Extracted information:
☆ ☆ ☆ ☆ ☆ ☆ ☆
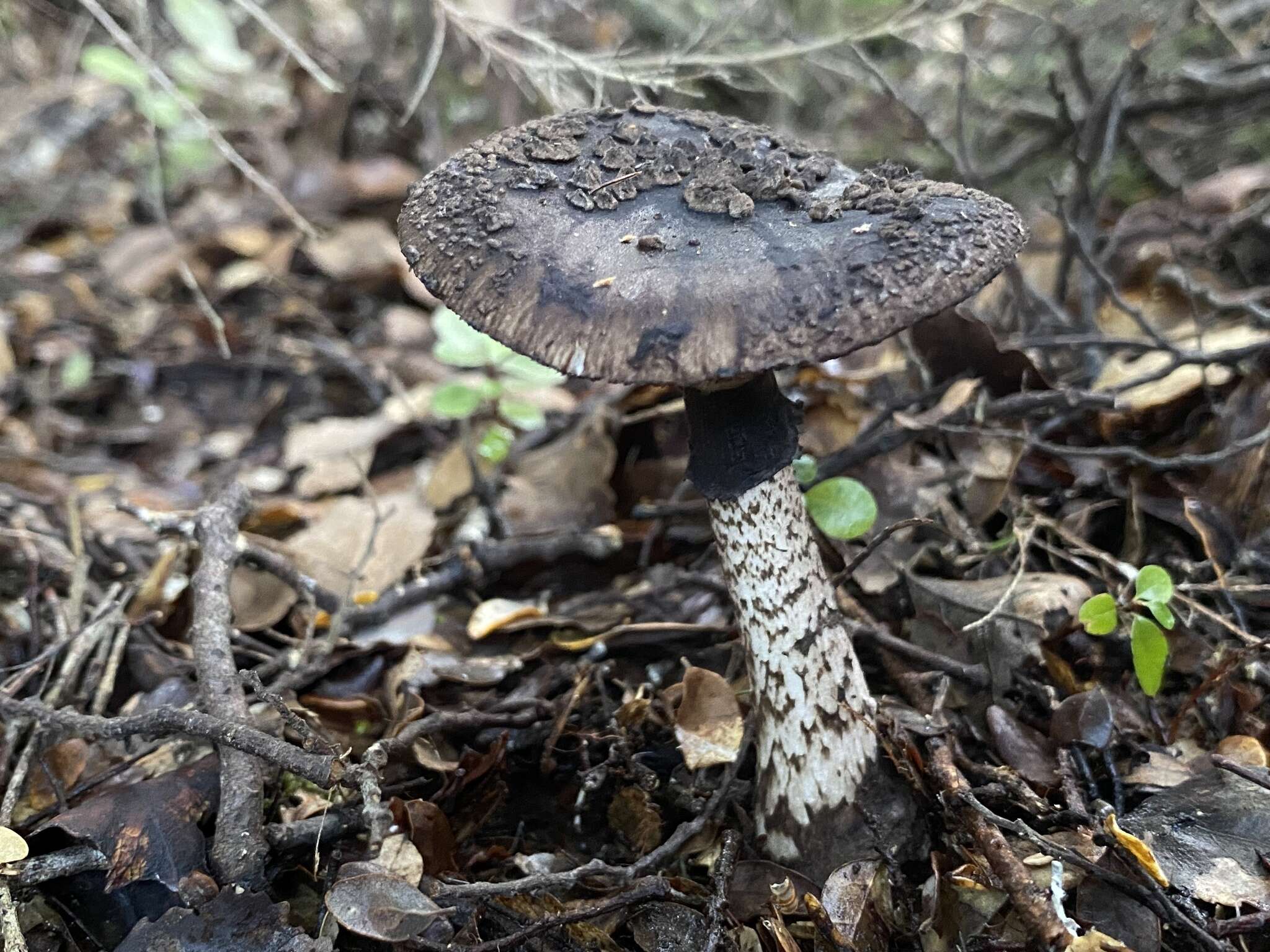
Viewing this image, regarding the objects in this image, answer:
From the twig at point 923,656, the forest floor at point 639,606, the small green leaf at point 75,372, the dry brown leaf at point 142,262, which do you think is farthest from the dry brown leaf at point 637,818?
the dry brown leaf at point 142,262

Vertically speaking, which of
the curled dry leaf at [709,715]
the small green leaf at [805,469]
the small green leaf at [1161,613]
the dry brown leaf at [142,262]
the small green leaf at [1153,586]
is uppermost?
the small green leaf at [1153,586]

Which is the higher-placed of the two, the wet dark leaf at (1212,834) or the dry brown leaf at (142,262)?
the wet dark leaf at (1212,834)

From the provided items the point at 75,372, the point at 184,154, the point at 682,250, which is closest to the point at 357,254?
the point at 75,372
☆ ☆ ☆ ☆ ☆ ☆ ☆
Exercise brief:
Could you quote the listing above word for word, with the pictures left out?

Finished answer:
Viewing this image, regarding the objects in this image, answer:
From the twig at point 923,656, the forest floor at point 639,606, the small green leaf at point 75,372, the dry brown leaf at point 142,262, which do you think is farthest from the dry brown leaf at point 637,818?
the dry brown leaf at point 142,262

Vertically speaking, which of
the curled dry leaf at [709,715]
the small green leaf at [805,469]
the small green leaf at [1161,613]
the dry brown leaf at [142,262]
the small green leaf at [1153,586]
is uppermost?
the small green leaf at [1153,586]

Which is the higher-placed of the two, the wet dark leaf at (1212,834) or the dry brown leaf at (142,262)?
the wet dark leaf at (1212,834)

From the provided items the point at 75,372, the point at 184,154, the point at 682,250, which is closest to the point at 357,254?
the point at 75,372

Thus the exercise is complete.